AppDynamics Cloud Anomaly Detection automatically determines whether every service in your application performs within the acceptable performance limits. This helps reduce the Mean Time To Detection (MTTD) for application performance problems. 

 How Does Anomaly Detection Work?

Anomaly Detection uses machine learning capabilities to continuously monitor latency, error and throughput of services to identify abnormal behavior. It uses an algorithm that does not require any manual configuration. The Anomaly Detection algorithm works as follows:

  1. It detects if any abnormal reading is reported for the Errors per minute (EPM) metric. 

  2. It detects if any abnormal reading is reported for the Average Response time (ART) metric. 

  3. It then combines the data it learned from these metric readings using heuristics that are designed to reduce alert noise.

Anomaly Detection employs multiple techniques to ensure that the metric data it collects is accurate:

  • It disregards any temporary spikes and periods of no data.
  • It normalizes the metric data. For example, when determining the EPM metric data, any spikes may not indicate a real problem unless there is a corresponding increase in Calls per Minute (CPM). EPM data may not be useful in itself, hence, Anomaly Detection uses Error Rate (EPM/CPM).



  • It does not apply traditional, seasonal baselines. Instead, it correlates the variance of EPM and ART to CPM to obtain reliable results.

Suspected Causes and Root Cause Analysis (RCA)

There are many reasons why an entity in your application has an anomaly. Anomaly Detection uses AI capabilities to enable RCA to show you the suspected causes for every anomaly. You can review the suspected cause(s), corresponding deviating metrics, and call path from suspected cause(s) to the impacted entity. Suspected causes are ranked in the order of likelihood; hence, you can start your analysis with most likely suspected cause. This reduces the Mean Time to Resolution (MTTR).

How is Anomaly Detection Different from Health Rules?

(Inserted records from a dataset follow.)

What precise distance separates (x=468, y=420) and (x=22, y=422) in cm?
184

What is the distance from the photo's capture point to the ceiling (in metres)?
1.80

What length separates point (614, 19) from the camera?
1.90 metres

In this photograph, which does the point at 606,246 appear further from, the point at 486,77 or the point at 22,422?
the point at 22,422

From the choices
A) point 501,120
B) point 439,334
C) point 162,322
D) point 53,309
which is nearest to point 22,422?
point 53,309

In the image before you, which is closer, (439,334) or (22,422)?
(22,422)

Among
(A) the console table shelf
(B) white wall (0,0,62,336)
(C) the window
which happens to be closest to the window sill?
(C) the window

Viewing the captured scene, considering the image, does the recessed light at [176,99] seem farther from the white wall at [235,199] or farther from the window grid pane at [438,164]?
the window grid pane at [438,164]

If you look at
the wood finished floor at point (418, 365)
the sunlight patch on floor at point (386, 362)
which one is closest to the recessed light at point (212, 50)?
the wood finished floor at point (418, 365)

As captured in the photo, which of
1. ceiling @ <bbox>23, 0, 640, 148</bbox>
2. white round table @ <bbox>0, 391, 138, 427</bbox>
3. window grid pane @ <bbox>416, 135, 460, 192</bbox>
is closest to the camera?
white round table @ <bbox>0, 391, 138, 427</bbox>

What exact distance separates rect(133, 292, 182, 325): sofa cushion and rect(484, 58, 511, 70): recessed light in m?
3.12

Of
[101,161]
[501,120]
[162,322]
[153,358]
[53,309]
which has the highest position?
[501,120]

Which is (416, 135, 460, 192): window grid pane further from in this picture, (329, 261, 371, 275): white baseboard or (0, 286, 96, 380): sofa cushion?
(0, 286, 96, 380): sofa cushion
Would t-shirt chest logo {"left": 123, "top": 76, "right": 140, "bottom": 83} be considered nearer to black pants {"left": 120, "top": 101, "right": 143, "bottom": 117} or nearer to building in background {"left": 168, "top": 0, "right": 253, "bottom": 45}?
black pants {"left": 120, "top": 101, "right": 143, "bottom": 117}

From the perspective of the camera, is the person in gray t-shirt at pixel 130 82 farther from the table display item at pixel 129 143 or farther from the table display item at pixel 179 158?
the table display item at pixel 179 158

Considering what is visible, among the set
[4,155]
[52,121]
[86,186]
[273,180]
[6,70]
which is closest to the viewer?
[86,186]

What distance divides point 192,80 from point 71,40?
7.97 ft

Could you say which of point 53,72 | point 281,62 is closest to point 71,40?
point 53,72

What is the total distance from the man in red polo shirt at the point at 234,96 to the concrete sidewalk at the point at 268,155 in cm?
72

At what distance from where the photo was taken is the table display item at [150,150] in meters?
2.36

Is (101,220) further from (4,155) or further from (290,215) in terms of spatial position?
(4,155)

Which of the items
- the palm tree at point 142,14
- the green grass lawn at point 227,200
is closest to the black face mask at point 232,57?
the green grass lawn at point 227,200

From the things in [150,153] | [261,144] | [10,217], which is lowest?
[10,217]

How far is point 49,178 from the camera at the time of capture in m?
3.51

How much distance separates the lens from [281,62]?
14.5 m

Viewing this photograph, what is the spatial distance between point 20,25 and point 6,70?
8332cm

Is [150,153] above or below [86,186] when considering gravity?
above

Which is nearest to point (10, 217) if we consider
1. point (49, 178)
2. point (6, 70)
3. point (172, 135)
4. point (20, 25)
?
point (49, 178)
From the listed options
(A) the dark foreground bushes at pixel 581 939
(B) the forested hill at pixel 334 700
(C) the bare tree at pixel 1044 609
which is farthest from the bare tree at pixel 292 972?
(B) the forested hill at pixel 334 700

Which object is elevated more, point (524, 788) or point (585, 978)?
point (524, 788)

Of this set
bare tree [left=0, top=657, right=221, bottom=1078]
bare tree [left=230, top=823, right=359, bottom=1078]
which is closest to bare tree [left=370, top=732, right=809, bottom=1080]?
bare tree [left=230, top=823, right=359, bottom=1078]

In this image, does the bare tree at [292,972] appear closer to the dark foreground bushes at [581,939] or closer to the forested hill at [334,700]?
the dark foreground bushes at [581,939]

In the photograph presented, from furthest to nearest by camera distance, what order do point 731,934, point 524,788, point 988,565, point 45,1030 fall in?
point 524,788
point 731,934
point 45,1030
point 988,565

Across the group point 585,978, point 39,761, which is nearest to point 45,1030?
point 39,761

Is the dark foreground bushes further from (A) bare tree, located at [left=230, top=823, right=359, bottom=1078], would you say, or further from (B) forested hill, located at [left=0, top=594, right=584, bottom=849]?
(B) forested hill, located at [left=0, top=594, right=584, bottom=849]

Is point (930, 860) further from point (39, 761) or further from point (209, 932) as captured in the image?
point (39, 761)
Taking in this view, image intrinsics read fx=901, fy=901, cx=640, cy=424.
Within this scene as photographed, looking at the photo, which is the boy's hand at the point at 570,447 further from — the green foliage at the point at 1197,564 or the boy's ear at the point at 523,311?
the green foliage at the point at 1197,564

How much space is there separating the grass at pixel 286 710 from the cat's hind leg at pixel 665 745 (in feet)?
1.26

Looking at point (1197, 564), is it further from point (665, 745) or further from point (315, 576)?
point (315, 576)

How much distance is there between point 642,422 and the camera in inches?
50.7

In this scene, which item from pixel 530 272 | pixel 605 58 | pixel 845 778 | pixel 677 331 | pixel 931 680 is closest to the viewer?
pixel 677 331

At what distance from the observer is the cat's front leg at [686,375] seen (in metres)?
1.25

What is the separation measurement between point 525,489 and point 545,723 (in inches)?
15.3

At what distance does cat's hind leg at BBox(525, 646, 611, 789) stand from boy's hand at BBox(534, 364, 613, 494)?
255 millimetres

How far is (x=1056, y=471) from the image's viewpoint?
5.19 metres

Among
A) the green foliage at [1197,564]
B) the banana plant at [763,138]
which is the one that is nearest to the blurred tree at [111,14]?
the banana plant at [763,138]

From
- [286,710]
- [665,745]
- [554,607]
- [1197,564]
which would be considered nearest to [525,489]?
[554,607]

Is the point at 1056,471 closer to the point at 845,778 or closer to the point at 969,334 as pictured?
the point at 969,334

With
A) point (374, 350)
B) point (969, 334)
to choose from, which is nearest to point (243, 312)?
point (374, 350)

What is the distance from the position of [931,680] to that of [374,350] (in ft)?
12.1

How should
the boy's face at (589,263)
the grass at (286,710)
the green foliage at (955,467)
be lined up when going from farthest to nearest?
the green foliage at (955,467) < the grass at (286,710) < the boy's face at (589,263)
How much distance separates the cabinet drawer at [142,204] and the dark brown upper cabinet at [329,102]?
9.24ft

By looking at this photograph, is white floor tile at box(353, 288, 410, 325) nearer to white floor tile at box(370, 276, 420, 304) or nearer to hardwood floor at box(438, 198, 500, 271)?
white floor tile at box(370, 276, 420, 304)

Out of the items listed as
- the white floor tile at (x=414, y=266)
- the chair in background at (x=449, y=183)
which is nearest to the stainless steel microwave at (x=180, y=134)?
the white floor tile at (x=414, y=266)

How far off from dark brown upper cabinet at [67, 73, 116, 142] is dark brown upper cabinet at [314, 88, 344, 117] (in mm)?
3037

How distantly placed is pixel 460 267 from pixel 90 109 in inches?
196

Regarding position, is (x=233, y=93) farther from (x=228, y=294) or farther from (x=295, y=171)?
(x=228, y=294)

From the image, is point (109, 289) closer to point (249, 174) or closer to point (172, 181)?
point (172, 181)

While both Anomaly Detection and health rules alert you with performance problems in your application, Anomaly Detection provides powerful insights that would be difficult to obtain using health rules.

Anomaly DetectionHealth Rules

Anomaly Detection uses machine learning to discover the normal ranges of key application entity performance metrics and alerts you when these metrics deviate significantly from expected values. This enables Anomaly Detection to identify a wider range of problems than a person could capture in Health Rules.

Health rules are manually created to apply logical conditions that one or more metric must satisfy. For example, you could monitor the ART to check if this metric deviates from the configured baseline.

Anomaly Detection requires no configuration.AppDynamics Cloud provides a default set of health rules. You create additional health rules manually as required, configuring time periods, and trends.

Anomalies are associated with application services.

Health rules apply to any entity, for example, clusters, services, and pods.

Model Training

Anomaly Detection is enabled by default for all services in the application. It takes 48 hours for Anomaly Detection to become available for your services. During that time, the machine learning models train on the services in your application.

Select Configure > Anomaly Detection to view the model training status for the services. The following table explains the training statuses of a service:

Status

Meaning

In Progress

AppDynamics Cloud machine learning has started receiving data for an entity and model creation is in progress.

ReadyModel training is complete and AppDynamics Cloud is ready to detect anomalies.
Unknown The current status of the model is unknown. This happens when AppDynamics Cloud machine learning has just started receiving data for an entity but the model does not exist or when it does not receive any data for the given entity.
Not AvailableAppDynamics Cloud machine learning does not receive any data.

The models are updated continuously. If traffic to a service is interrupted for a long duration, preventing the training that day, Anomaly Detection uses the models from the previous seven days.

View Anomaly Data

Once the model training is complete, you can view the detected anomalies, monitor them, and take corrective actions. See Monitor Anomalies.